• GIVEN TASK
Please lay out the records below as a two-column CSV with the headers "prompt" and "reply", one row per record and covering every record. Put each record's text and its answer in one quoted field each, with any line breaks changed to spaces.

=-=-=-=-=

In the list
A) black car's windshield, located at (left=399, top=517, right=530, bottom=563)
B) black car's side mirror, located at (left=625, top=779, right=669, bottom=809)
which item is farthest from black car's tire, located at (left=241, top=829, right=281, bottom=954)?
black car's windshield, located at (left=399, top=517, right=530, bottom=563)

=-=-=-=-=

• ANSWER IN FULL
prompt,reply
"In the list A) black car's windshield, located at (left=399, top=517, right=530, bottom=563) B) black car's side mirror, located at (left=625, top=779, right=669, bottom=809) which item is farthest from black car's tire, located at (left=241, top=829, right=281, bottom=954)?","black car's windshield, located at (left=399, top=517, right=530, bottom=563)"